Description of the task:
Copy every line of the records below word for word.

— start of Data rows —

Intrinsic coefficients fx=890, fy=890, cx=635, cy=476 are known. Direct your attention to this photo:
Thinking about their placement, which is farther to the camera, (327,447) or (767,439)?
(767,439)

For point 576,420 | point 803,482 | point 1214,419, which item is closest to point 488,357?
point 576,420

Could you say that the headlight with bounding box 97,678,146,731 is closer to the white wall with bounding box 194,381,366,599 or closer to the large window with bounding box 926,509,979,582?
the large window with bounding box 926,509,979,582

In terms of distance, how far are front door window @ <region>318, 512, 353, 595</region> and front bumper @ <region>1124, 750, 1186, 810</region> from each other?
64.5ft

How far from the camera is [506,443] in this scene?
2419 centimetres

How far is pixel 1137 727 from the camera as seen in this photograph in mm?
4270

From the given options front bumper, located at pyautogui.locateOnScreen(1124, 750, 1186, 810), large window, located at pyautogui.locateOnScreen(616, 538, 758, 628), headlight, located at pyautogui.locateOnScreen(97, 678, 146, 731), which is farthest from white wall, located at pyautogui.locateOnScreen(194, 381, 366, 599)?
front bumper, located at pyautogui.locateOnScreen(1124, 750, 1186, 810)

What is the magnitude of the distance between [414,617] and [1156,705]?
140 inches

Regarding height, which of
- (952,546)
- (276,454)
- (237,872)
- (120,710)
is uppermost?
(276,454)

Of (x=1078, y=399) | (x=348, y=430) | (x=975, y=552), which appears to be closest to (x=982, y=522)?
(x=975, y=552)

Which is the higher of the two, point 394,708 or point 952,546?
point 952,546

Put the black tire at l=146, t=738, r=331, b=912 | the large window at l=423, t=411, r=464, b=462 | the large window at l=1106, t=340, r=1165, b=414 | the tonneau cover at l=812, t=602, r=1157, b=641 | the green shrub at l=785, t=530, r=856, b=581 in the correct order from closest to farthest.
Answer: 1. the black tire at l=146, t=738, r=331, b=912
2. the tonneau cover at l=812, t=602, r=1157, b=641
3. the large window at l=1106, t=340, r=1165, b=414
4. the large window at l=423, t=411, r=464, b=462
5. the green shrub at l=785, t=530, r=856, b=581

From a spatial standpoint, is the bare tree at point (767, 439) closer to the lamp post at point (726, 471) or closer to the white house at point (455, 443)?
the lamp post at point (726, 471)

— end of Data rows —

Completed exercise:
Intrinsic coefficients fx=890, fy=890, cx=635, cy=476 are known. Direct your attention to this photo:
Thinking about their placement, which is farther to the camera, (327,447) or (767,439)?
(767,439)

For point 576,420 | point 803,482 | point 1214,419, which item is closest to point 488,357?
point 576,420

Could you say that the headlight with bounding box 97,678,146,731 is closer to the white wall with bounding box 194,381,366,599 or closer to the large window with bounding box 926,509,979,582?
the large window with bounding box 926,509,979,582

In terms of distance, how far are front door window @ <region>318, 512, 353, 595</region> and front bumper @ <region>1124, 750, 1186, 810</region> from each other?
64.5ft

How far from the camera is [506,443] in this scene?
2419 centimetres

How far is pixel 1137 727 from the camera as seen in this photograph in mm?
4270

From the given options front bumper, located at pyautogui.locateOnScreen(1124, 750, 1186, 810), large window, located at pyautogui.locateOnScreen(616, 538, 758, 628), headlight, located at pyautogui.locateOnScreen(97, 678, 146, 731), which is farthest from white wall, located at pyautogui.locateOnScreen(194, 381, 366, 599)?
front bumper, located at pyautogui.locateOnScreen(1124, 750, 1186, 810)

What is the magnitude of the distance between [414,617] and [1156,705]?
140 inches

Regarding height, which of
- (952,546)
- (276,454)
- (237,872)
- (120,710)
is uppermost?
(276,454)

Of (x=1078, y=399) | (x=348, y=430) | (x=975, y=552), which appears to be closest to (x=982, y=522)?
(x=975, y=552)

Which is the higher of the two, point 394,708 or point 952,546?
point 952,546

Put the black tire at l=146, t=738, r=331, b=912 | the large window at l=423, t=411, r=464, b=462 | the large window at l=1106, t=340, r=1165, b=414 | the tonneau cover at l=812, t=602, r=1157, b=641 | the green shrub at l=785, t=530, r=856, b=581 in the correct order from closest to farthest.
Answer: 1. the black tire at l=146, t=738, r=331, b=912
2. the tonneau cover at l=812, t=602, r=1157, b=641
3. the large window at l=1106, t=340, r=1165, b=414
4. the large window at l=423, t=411, r=464, b=462
5. the green shrub at l=785, t=530, r=856, b=581

From a spatial standpoint, is the bare tree at point (767, 439) closer to the lamp post at point (726, 471) or closer to the white house at point (455, 443)?
the lamp post at point (726, 471)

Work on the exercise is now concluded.